How might philosophical arguments be used to support gun control?
The most simplistic philosophical argument (or logical proposition) in favor of gun control is that if there were no guns, no one would be killed by guns. A supporting argument would state that if there are more guns, there would be more likelihood that a crime involving a gun would occur or that an injury even in the act of preventing a crime would occur.
Since it is impractical to get rid of all guns, logical gun control is usually the center of the debate. It is logical to say that it is unnecessary for anyone to own a weapon that can fire multiple rounds per second. The argument that it is a right (and therefore a principle of freedom) to own any type of gun is easily refuted by the fact that the prevalence of such guns inhibits the rights of others to "not be killed by such guns."
Statistics from other industrialized countries have shown that stricter gun laws have shown decreased gun violence (and this includes stricter background checks).
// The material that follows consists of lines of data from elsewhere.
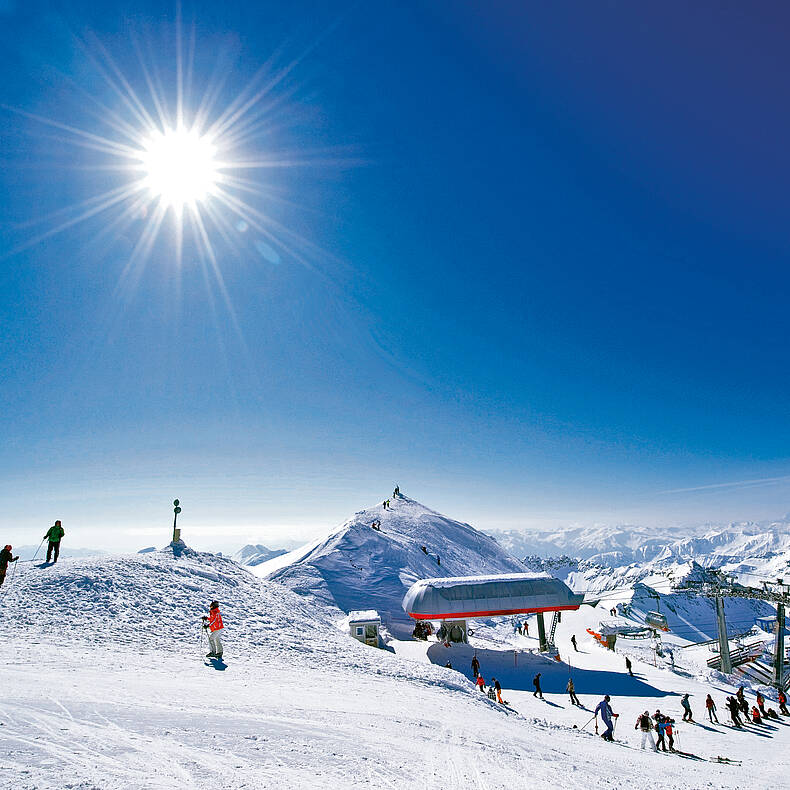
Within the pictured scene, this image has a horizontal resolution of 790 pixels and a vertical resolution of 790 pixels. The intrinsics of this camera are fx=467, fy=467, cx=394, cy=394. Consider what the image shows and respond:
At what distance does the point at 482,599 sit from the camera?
41062mm

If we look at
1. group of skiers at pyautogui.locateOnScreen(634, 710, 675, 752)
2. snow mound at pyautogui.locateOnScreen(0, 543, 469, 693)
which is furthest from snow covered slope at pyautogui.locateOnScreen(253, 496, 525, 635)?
group of skiers at pyautogui.locateOnScreen(634, 710, 675, 752)

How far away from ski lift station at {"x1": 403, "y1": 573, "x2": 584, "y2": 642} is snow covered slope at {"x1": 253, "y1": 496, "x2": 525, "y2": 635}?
44.1 ft

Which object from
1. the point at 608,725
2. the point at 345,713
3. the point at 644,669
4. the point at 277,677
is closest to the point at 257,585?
the point at 277,677

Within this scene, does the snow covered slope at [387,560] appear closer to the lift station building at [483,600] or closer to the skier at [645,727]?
the lift station building at [483,600]

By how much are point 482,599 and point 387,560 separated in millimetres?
33560

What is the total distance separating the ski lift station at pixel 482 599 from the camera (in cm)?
4056

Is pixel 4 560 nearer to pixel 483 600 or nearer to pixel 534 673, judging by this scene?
pixel 534 673

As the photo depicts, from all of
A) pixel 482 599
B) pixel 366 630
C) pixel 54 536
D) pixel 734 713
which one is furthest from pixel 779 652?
pixel 54 536

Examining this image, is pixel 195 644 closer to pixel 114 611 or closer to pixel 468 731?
pixel 114 611

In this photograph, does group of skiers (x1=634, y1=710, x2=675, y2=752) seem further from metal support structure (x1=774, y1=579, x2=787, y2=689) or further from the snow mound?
metal support structure (x1=774, y1=579, x2=787, y2=689)

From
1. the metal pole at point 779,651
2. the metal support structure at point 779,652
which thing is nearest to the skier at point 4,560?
the metal support structure at point 779,652

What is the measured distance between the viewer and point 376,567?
6969 centimetres

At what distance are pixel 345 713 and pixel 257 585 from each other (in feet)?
55.8

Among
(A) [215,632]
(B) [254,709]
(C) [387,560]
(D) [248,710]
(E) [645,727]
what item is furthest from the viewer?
(C) [387,560]
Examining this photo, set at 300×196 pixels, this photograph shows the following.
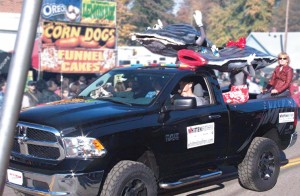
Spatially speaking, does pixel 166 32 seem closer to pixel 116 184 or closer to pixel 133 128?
pixel 133 128

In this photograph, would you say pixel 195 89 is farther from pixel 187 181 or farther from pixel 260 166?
pixel 260 166

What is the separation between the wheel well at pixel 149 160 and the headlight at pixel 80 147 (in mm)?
786

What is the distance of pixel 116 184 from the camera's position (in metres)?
4.74

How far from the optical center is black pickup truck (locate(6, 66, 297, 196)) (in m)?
4.63

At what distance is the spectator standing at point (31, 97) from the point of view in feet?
40.6

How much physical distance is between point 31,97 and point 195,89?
7.34m

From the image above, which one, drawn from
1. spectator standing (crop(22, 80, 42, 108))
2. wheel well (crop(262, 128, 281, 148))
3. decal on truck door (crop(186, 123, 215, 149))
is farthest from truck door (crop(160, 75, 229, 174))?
spectator standing (crop(22, 80, 42, 108))

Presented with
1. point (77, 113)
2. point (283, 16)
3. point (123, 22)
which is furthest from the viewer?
point (283, 16)

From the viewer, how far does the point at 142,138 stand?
5.09 meters

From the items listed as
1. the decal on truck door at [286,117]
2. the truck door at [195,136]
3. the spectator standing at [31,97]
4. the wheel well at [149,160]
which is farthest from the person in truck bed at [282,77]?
the spectator standing at [31,97]

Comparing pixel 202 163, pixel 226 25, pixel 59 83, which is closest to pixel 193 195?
pixel 202 163

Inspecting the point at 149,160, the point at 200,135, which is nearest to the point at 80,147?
the point at 149,160

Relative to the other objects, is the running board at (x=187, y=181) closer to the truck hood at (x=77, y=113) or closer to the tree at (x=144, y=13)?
the truck hood at (x=77, y=113)

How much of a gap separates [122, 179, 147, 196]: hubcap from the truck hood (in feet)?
2.32
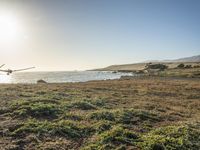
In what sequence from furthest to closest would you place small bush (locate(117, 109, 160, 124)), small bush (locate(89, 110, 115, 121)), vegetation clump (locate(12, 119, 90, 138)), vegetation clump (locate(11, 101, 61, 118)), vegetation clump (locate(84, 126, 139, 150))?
vegetation clump (locate(11, 101, 61, 118)), small bush (locate(89, 110, 115, 121)), small bush (locate(117, 109, 160, 124)), vegetation clump (locate(12, 119, 90, 138)), vegetation clump (locate(84, 126, 139, 150))

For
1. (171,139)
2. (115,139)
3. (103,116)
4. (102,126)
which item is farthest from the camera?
(103,116)

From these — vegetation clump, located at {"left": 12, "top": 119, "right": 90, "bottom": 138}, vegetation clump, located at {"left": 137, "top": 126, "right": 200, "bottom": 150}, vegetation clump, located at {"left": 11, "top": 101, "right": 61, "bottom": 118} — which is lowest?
vegetation clump, located at {"left": 137, "top": 126, "right": 200, "bottom": 150}

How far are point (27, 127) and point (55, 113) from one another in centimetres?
392

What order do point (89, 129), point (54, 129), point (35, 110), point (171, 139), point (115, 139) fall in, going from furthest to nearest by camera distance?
point (35, 110) < point (89, 129) < point (54, 129) < point (115, 139) < point (171, 139)

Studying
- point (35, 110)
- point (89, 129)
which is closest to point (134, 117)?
point (89, 129)

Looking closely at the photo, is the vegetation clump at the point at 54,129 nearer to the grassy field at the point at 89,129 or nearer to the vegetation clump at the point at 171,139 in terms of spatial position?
the grassy field at the point at 89,129

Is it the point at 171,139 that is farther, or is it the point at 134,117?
the point at 134,117

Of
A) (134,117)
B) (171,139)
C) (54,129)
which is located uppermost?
(54,129)

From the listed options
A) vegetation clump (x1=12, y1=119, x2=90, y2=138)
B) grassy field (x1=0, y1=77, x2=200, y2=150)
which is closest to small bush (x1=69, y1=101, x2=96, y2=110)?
grassy field (x1=0, y1=77, x2=200, y2=150)

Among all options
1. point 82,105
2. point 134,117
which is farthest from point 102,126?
point 82,105

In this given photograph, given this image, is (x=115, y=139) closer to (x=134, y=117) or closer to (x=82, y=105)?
(x=134, y=117)

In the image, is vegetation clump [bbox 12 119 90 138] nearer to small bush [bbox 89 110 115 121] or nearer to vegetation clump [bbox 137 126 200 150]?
small bush [bbox 89 110 115 121]

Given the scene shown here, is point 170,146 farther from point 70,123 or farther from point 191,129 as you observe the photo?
point 70,123

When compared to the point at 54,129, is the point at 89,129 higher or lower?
lower
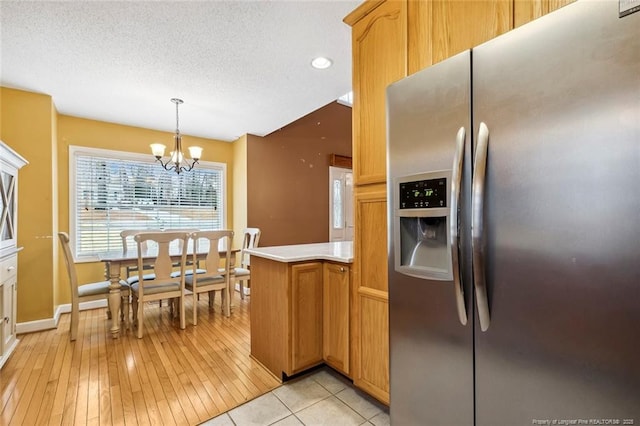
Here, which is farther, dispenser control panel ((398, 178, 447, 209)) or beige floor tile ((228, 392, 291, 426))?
beige floor tile ((228, 392, 291, 426))

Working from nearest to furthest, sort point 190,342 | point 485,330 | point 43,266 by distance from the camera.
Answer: point 485,330
point 190,342
point 43,266

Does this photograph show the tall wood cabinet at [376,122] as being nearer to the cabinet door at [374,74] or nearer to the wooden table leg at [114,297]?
the cabinet door at [374,74]

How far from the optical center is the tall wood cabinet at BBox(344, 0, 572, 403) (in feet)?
4.59

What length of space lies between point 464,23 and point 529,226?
929 millimetres

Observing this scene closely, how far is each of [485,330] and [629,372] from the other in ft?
1.11

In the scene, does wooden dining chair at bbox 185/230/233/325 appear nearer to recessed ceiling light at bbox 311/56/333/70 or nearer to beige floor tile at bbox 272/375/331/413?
beige floor tile at bbox 272/375/331/413

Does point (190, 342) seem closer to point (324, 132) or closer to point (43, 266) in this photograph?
point (43, 266)

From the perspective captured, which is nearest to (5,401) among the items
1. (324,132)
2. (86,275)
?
(86,275)

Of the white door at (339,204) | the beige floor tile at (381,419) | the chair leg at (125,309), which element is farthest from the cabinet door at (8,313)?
the white door at (339,204)

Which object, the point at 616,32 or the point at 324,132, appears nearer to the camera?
the point at 616,32

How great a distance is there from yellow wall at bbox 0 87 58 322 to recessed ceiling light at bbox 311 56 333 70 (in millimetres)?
2946

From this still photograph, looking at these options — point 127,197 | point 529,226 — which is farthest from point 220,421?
point 127,197

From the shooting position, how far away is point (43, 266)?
10.3 ft

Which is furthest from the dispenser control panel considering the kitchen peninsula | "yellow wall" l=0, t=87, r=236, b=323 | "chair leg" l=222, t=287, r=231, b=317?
"yellow wall" l=0, t=87, r=236, b=323
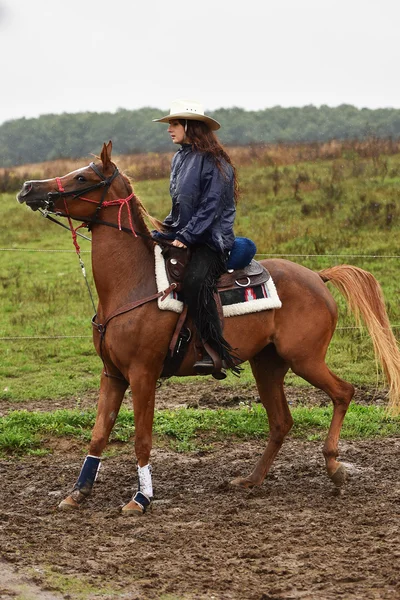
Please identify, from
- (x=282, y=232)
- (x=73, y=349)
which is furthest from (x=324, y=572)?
(x=282, y=232)

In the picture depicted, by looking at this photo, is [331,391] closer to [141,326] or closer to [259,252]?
[141,326]

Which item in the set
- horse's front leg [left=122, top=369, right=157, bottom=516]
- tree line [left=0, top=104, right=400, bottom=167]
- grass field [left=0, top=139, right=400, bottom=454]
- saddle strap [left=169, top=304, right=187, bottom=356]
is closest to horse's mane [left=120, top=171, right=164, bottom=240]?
Result: saddle strap [left=169, top=304, right=187, bottom=356]

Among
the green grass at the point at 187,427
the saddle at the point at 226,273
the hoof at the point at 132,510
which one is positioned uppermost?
the saddle at the point at 226,273

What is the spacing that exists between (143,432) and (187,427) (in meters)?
1.84

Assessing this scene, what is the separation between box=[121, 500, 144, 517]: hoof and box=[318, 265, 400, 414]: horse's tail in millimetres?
2363

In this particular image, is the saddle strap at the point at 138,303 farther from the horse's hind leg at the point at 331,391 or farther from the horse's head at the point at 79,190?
the horse's hind leg at the point at 331,391

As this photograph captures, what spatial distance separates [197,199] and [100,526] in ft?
8.04

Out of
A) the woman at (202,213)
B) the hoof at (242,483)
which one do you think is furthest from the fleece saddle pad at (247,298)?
the hoof at (242,483)

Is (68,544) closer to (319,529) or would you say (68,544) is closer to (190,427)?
(319,529)

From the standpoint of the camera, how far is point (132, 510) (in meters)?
6.49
Gun control, for the United States, therefore has strong ethical and logical support.
That being said, the issue with guns should also address mental health (not to be distinguished or separated from all other types of physical health and/or ailments) and should include a logical look at glorification of violence in entertainment as well as possible desensitization to violence in general.
A variety of philosophical arguments could be used to support (or oppose) gun control. The most obvious, and frequently cited one, is basically utilitarian. A utilitarian could argue that high rates of gun violence in the United States compared to other developed nations where guns are not so readily available demonstrate that an individual's interest in relatively free access to firearms does not outweigh the public's interest in having a stricter gun law. In other words, it could be argued, stricter gun laws would be in the interest of the most people. A ethical argument would revolve around the morality of marketing, purchasing and owning devices that are intended to kill people. Still another ethical argument might revolve around the motives of people who purchase guns, one which, it could be argued, is connected to a desire, whether expressed or not, to use them on another person.